● **Extrait du document**
___

En 2027, la Sécurité sociale financera l’ouverture de sept nouveaux centres de soins dédiés aux enfants violentés par leur famille et confiés à l’aide sociale à l’enfance, sur le modèle d’Asterya, pionnier à Paris, a annoncé le président de la République, Emmanuel Macron, mardi 21 juillet.
Première structure du genre en France, le centre Asterya – qu’Emmanuel Macron a visité mardi avec la ministre de la santé, Stéphanie Rist, la haut-commissaire à l’enfance, Sarah El Haïry, et le maire de Paris, Emmanuel Grégoire –, adossé à l’hôpital Necker, propose des bilans puis une prise en charge pluridisciplinaire de long cours (pédopsychiatres, psychologues, orthophonistes, psychomotriciens…) à des enfants violentés, victimes de violences sexuelles, physiques et psychologiques.
Le budget de la Sécurité sociale comprendra une enveloppe de 38 millions d’euros pour « sécuriser » l’ouverture de sept centres portés par l’association Im’pactes, notamment à Bordeaux (où la construction est lancée), à Lille, à Strasbourg, à Marseille, à Toulouse ou à La Réunion. Cela financera « les dépenses d’investissement », le fonctionnement quotidien étant financé par l’Assurance-maladie au titre des soins en hôpital de jour, a précisé l’Elysée.
« Dans ma tête, ce n’est plus flou, j’arrive à retrouver un peu de lumière »
En l’absence de soins, ces enfants « risquent de perdre vingt ans d’espérance de vie. Ils présentent des traumas complexes pédiatriques très sévères et des maladies somatiques (…) : diabète, maladies de peau, respiratoires et à l’âge adulte, des maladies cardio-vasculaires, des risques d’AVC bien plus importants », a expliqué Céline Gréco, présidente d’Im’pactes, à l’origine du projet et médecin à l’hôpital Necker.
Tous présentent un « retard du langage », conduisant souvent à « des difficultés d’apprentissage », a-t-elle affirmé. Ils « sont très abîmés » : certains à 3 ans « souffrent de troubles dissociatifs » de l’identité, d’autres à 7 ans « veulent se suicider », a-t-elle déploré. L’association « apporte tout ce qui n’est pas pris en charge par la Sécurité sociale : médiation animale, coaching sportif, activité physique adaptée, art thérapie, psychologues pour les jeunes majeurs », a-t-elle précisé.
Depuis l’ouverture à la mi-novembre 2025, Asterya a déjà accueilli entre ses murs environ 800 enfants d’Ile-de-France, dont 44 % ont moins de 10 ans. Certains, en « parcours intensif » (troubles graves du neurodéveloppement, psychotraumas sévères…), viennent chaque semaine et ne pourraient « absolument pas être pris en charge en ville », selon Mme Gréco. Un suivi intensif de vingt-quatre-trente-six mois peut « guérir les symptômes ». « Le modèle fonctionne », s’est réjoui Emmanuel Macron. Il a également échangé avec une dizaine d’enfants.
« Venir ici m’aide beaucoup à parler. Avant, je n’y arrivais pas » avec « le stress, la tristesse, toutes les émotions mélangées », lui a confié une adolescente de 13 ans, « maintenant, dans ma tête, ce n’est plus flou, j’arrive à retrouver un peu de lumière ». Les équipes ont toutefois pointé des difficultés : les ruptures de parcours de soins de ville en raison du manque de professionnels, notamment d’orthophonistes, la « pénurie de familles d’accueil », la rupture de l’accompagnement, trop rapide après la majorité, ou la nécessité de créer des « bourses d’études » pour ces jeunes, dont seulement 1 % accède aux études supérieures.

___

● **Données fournies**
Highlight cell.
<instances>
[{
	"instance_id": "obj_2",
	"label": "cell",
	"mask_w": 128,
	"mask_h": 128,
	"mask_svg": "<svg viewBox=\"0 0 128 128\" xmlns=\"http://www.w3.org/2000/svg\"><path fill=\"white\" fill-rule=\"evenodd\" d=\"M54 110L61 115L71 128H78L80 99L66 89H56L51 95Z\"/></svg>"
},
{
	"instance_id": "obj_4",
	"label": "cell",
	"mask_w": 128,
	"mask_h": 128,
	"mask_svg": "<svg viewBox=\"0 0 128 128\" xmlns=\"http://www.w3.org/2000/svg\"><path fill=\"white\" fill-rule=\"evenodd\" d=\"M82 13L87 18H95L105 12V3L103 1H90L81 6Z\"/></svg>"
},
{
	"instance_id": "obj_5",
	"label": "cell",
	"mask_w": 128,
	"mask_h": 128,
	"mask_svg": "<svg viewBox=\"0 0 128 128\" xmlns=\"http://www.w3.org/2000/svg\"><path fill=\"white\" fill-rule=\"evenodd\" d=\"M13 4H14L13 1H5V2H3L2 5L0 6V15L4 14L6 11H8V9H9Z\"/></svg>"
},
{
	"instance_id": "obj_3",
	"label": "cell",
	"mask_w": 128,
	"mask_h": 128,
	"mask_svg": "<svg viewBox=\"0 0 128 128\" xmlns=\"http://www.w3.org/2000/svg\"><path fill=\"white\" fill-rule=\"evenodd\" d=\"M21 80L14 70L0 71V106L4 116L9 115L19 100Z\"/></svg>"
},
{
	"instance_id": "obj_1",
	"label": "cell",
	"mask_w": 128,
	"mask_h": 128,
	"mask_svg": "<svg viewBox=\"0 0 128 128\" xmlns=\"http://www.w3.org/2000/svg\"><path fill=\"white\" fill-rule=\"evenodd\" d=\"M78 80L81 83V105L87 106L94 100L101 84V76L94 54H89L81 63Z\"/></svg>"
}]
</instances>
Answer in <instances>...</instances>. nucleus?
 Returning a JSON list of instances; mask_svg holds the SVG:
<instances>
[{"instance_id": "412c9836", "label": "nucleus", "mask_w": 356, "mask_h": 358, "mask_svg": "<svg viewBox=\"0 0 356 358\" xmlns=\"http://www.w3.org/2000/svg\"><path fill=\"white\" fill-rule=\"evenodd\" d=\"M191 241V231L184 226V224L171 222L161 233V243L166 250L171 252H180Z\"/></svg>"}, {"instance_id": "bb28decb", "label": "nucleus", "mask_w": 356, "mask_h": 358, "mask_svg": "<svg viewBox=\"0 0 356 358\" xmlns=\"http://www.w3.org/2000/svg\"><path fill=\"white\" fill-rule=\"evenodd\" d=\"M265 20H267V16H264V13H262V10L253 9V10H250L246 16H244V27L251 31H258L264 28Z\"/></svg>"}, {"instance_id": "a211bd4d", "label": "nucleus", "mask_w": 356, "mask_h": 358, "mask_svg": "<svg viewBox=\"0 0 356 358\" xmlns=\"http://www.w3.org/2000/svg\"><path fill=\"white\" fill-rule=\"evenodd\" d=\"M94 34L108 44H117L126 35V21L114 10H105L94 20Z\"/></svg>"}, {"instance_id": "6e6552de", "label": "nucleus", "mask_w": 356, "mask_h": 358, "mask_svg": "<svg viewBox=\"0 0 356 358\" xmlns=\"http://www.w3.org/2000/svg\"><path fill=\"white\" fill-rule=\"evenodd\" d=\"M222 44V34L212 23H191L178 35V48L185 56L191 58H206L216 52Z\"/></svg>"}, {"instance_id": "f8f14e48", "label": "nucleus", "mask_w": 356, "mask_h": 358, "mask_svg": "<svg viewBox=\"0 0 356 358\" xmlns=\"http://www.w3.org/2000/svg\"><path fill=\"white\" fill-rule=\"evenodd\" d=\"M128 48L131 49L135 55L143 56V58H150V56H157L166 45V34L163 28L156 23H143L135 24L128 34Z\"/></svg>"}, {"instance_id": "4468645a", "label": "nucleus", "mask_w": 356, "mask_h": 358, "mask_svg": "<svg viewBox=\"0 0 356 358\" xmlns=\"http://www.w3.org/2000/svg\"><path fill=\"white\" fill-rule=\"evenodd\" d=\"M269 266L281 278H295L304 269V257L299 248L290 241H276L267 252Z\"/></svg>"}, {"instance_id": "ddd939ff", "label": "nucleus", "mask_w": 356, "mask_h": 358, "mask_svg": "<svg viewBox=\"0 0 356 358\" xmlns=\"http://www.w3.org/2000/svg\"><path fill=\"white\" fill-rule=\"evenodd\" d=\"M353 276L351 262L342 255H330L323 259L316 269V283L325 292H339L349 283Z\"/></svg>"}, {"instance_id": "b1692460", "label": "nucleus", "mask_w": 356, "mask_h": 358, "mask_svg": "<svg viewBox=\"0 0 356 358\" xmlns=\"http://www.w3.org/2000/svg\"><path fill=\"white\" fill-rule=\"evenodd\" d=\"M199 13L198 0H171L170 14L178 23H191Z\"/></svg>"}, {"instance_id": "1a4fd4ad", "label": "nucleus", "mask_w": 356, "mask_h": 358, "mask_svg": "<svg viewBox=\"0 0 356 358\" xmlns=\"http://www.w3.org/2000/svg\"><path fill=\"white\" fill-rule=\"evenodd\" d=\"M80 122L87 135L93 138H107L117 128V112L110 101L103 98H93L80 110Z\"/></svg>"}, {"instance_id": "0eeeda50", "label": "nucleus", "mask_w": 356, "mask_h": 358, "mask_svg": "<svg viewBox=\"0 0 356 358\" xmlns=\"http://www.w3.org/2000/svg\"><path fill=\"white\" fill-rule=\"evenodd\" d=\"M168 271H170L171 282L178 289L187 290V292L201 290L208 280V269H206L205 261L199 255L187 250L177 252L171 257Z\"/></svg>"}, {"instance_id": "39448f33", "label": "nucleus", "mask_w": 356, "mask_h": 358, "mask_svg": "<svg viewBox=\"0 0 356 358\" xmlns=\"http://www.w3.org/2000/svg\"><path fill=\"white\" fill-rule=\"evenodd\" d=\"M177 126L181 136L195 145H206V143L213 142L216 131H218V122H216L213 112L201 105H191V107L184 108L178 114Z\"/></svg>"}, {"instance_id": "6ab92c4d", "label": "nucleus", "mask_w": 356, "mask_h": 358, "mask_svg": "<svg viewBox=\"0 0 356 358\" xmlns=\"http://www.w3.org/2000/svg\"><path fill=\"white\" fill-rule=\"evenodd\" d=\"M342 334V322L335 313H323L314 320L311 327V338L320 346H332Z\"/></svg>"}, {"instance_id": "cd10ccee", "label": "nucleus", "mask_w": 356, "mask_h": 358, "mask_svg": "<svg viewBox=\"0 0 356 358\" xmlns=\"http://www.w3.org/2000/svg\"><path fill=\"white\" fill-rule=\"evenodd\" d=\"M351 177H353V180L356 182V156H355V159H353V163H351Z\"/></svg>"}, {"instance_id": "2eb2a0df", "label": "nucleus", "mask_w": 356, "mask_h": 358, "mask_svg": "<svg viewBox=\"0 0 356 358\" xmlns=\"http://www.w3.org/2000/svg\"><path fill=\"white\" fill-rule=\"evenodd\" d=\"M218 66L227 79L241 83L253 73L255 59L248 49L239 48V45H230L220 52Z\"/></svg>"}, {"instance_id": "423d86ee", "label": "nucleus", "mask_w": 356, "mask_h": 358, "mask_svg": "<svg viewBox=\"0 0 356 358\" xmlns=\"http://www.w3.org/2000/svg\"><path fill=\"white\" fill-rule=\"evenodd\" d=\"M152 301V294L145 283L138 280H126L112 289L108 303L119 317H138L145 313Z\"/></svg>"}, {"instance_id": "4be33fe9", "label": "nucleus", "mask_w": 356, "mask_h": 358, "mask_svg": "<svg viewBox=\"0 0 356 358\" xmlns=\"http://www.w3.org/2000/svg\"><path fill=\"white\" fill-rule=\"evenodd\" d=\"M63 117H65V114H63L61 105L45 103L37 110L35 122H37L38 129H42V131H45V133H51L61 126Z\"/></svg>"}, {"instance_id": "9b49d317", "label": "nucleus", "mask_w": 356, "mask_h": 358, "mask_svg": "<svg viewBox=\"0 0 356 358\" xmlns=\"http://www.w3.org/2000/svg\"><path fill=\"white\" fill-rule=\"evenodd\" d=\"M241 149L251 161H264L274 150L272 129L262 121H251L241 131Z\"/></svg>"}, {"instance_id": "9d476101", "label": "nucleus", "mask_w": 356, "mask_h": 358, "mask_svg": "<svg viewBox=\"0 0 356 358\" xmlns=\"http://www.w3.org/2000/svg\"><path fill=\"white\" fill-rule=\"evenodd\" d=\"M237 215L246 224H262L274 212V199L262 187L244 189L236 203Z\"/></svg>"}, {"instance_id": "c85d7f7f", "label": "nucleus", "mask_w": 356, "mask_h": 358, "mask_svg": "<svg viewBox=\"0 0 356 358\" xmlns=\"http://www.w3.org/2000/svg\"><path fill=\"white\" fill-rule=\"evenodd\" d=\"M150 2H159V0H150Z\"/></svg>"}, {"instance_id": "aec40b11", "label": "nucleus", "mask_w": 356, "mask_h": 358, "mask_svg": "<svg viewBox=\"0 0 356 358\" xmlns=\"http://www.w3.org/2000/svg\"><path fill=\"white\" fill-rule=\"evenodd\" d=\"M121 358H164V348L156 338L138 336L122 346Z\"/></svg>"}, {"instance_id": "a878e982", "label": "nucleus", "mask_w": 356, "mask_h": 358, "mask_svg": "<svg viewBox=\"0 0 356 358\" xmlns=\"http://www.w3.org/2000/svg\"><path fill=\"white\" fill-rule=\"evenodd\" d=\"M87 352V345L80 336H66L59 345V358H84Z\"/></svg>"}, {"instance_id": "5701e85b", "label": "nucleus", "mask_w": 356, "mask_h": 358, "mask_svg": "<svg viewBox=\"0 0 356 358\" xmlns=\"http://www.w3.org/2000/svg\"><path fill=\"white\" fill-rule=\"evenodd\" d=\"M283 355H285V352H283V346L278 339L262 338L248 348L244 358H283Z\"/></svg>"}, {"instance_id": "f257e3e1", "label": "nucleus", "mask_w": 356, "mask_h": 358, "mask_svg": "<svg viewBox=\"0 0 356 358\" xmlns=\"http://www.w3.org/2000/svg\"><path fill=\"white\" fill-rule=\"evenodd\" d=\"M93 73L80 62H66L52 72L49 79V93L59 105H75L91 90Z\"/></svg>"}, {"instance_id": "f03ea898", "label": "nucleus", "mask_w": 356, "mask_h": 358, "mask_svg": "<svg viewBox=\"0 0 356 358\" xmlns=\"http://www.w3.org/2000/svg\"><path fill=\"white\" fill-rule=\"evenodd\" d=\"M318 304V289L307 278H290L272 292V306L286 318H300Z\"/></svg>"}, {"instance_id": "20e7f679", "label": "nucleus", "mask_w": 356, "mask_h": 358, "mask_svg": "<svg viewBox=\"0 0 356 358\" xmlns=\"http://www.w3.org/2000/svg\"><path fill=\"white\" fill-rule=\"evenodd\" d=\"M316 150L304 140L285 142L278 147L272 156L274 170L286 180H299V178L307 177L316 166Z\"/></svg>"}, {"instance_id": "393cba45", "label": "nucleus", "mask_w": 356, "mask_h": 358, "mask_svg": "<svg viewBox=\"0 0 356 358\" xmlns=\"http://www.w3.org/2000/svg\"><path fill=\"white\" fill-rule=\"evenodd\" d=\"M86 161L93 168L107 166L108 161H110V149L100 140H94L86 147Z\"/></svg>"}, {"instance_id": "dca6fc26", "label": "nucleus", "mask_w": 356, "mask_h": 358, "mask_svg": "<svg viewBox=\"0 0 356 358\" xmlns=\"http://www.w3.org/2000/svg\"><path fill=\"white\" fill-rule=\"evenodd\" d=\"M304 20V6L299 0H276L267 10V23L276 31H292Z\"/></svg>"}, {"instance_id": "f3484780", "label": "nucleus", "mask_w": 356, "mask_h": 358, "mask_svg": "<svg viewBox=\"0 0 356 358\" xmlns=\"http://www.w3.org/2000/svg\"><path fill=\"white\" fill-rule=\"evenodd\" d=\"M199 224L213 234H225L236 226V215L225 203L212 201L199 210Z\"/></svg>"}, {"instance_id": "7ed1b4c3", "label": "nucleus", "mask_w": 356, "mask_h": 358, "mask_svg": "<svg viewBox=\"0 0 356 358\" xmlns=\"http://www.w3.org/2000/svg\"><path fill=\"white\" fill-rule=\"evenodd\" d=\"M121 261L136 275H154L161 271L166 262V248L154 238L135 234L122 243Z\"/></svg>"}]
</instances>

___

● **Consigne**
Reproduisez le passage de l'article sur le centre Asterya qui va de « Le budget de » jusqu'à « a précisé l’Elysée. » inclus.

● **Votre réponse**
Le budget de la Sécurité sociale comprendra une enveloppe de 38 millions d’euros pour « sécuriser » l’ouverture de sept centres portés par l’association Im’pactes, notamment à Bordeaux (où la construction est lancée), à Lille, à Strasbourg, à Marseille, à Toulouse ou à La Réunion. Cela financera « les dépenses d’investissement », le fonctionnement quotidien étant financé par l’Assurance-maladie au titre des soins en hôpital de jour, a précisé l’Elysée.